La princesse joignit les mains avec compassion.

– N’est-ce pas, dit Lorenza, que c’est là un terrible événement, et dans lequel il est facile de reconnaître l’intervention de l’ennemi de Dieu et des hommes?

– Prenez garde, dit la princesse avec un accent de tendre compassion, prenez garde, pauvre femme, je crois que vous avez trop de pente à attribuer au merveilleux ce qui n’est que l’effet d’une faiblesse naturelle. En voyant cet homme, vous vous êtes évanouie, et voilà tout; il n’y a rien autre chose; continuez.

– Oh! Madame, Madame, ne me dites pas cela, s’écria Lorenza, ou, du moins, attendez, pour porter un jugement, que vous ayez tout entendu. Rien de merveilleux! continua-t-elle; mais alors n’est-ce pas, je fusse revenue à moi, dix minutes, un quart d’heure, une heure après mon évanouissement? Je me serais entretenue avec mes sœurs, j’aurais repris courage et foi parmi elles?

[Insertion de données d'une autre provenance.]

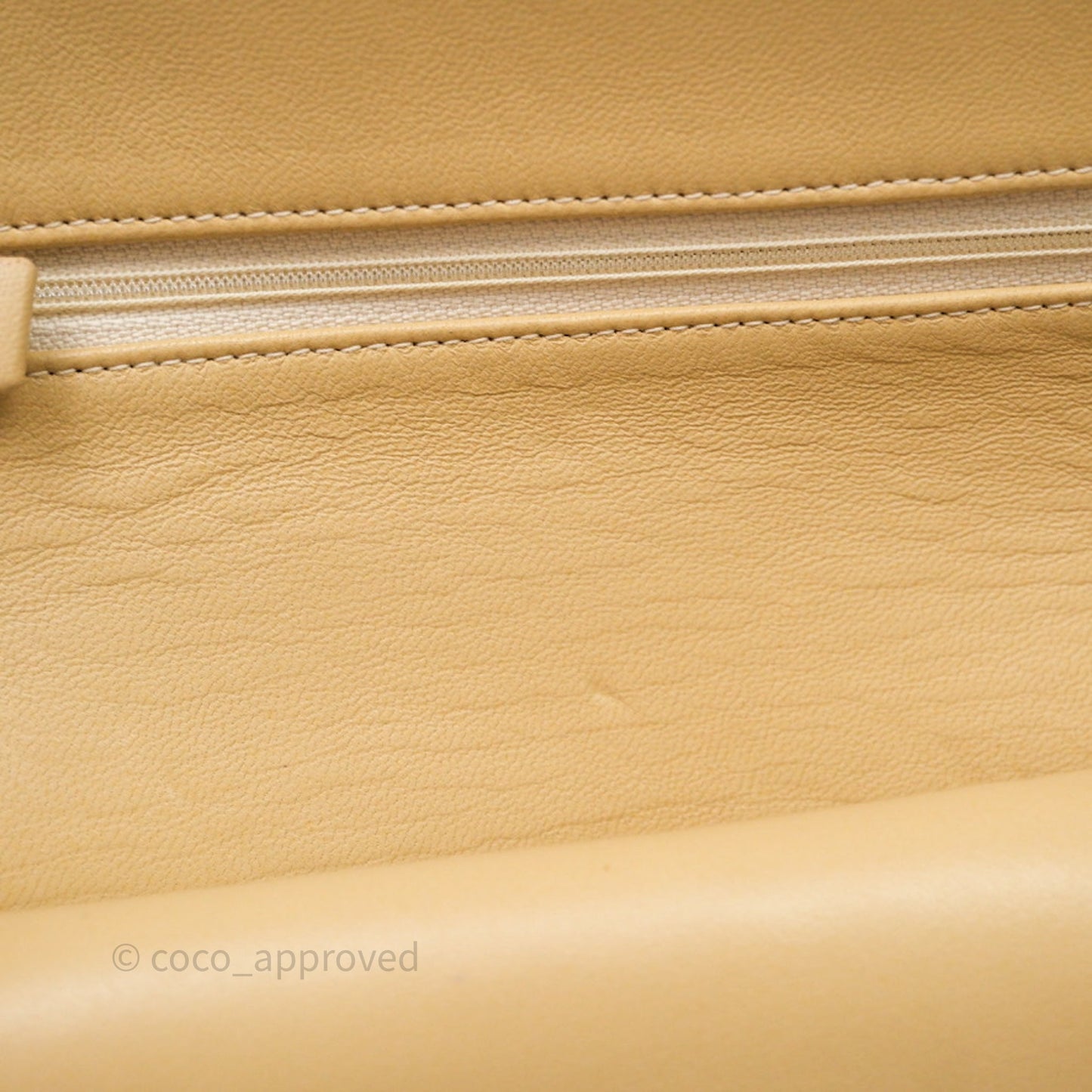 Chanel Vintage Small Classic Flap Beige Lambskin 24K Gold Hardware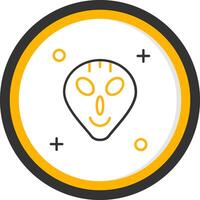 Alien Line Two Color Circle Icon vector
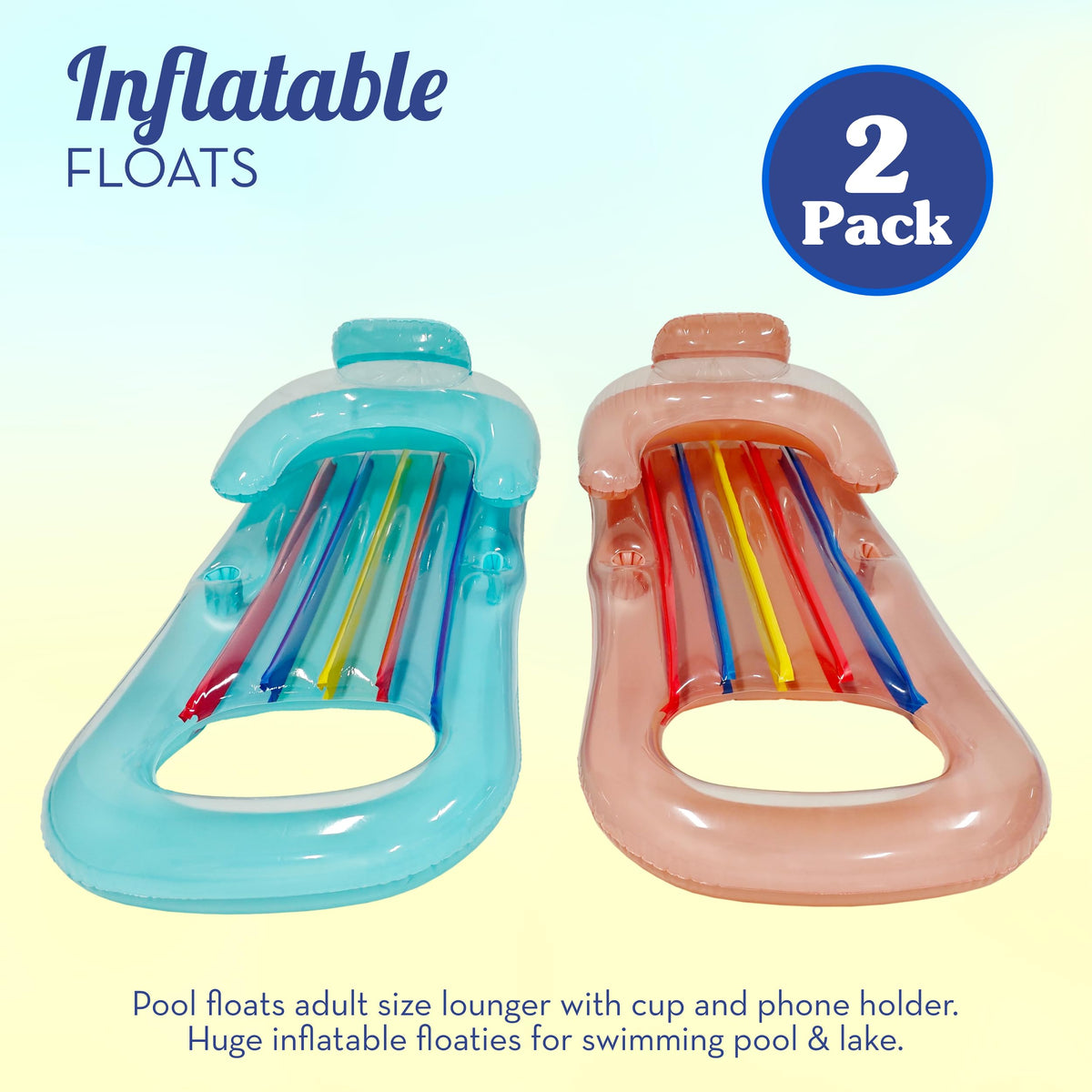 Adult Size Pool Floats Lounger with Cup Holder 2 Pack L5485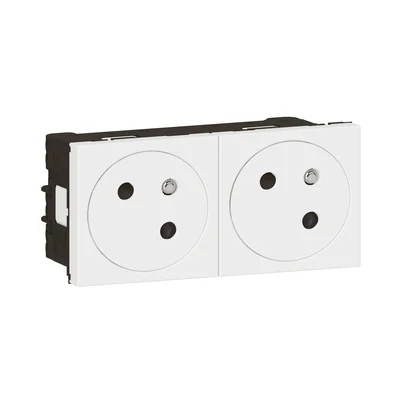 MOSAIC GN 2X2P+Z CONNECT VIA BORNES AUTOMATIQUES - 4 MODULES BLANCS 16A-250V~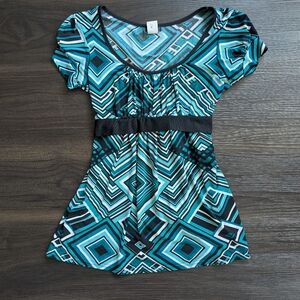 Vintage Y2K Maurices Teal Geometric Babydoll Top Made in USA Size Small
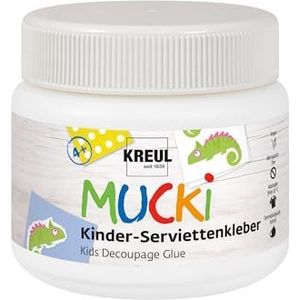 KREUL 24391 - MUCKI Kinderservettenlijm 150 ml - Afwasbare speciale lijm voor kinderservetten met gevoelige eigenschappen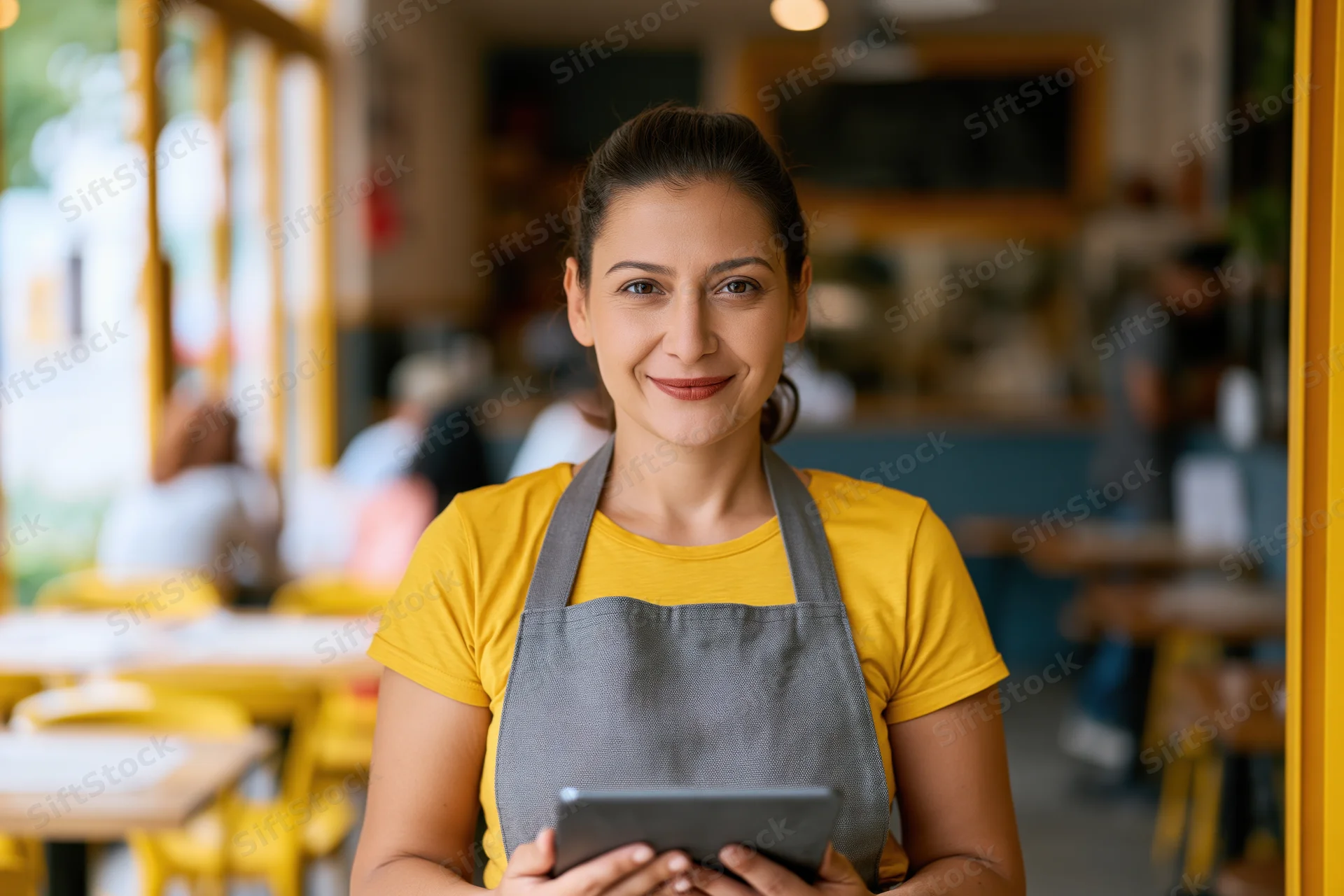 Woman cafe owner smiling while holding tablet at entrance of restaurant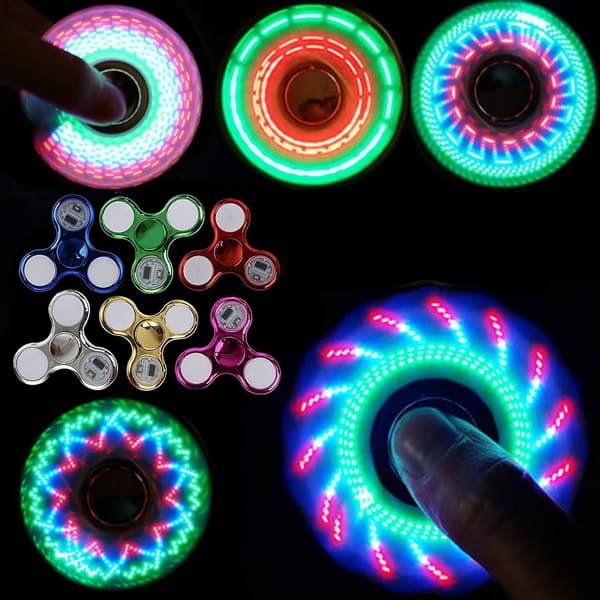 Fidget Spinners 6-pak, LED-lysende klare Fidget-legetøj, ADHD Angstlegetøj Stressreducerende Spin Kompatibel med børn (6-pak)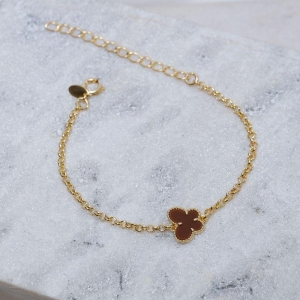 PULSEIRA BORBOLETA MORROM BANHO OURO 18K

– Sans doute, dit Madame Louise. Eh bien! n’est-ce pas ainsi que la chose est arrivée?

– Madame, dit Lorenza d’une voix sourde et accélérée, lorsque je revins à moi, il faisait nuit. Un mouvement rapide et saccadé me fatiguait depuis quelques minutes. Je soulevai ma tête, croyant être sous la voûte de la chapelle ou sous les rideaux de ma cellule. Je vis des rochers, des arbres, des nuages; puis, au milieu de tout cela, je sentais une haleine tiède qui me caressait le visage, je crus que la sœur infirmière me prodiguait ses soins, et je voulus la remercier… Madame, ma tête reposait sur la poitrine d’un homme, et cet homme était mon persécuteur. Je portai les yeux et les mains sur moi-même pour m’assurer si je vivais ou du moins si je veillais. Je poussai un cri. J’étais vêtue de blanc. J’avais sur le front une couronne de roses blanches, comme une fiancée ou comme une morte.

La princesse poussa un cri; Lorenza laissa tomber sa tête dans ses deux mains.

– Le lendemain, continua en sanglotant Lorenza, le lendemain je vérifiai le temps qui s’était écoulé: nous étions au mercredi. J’étais donc restée pendant trois jours sans connaissance; pendant ces trois jours, j’ignore entièrement ce qui s’est passé.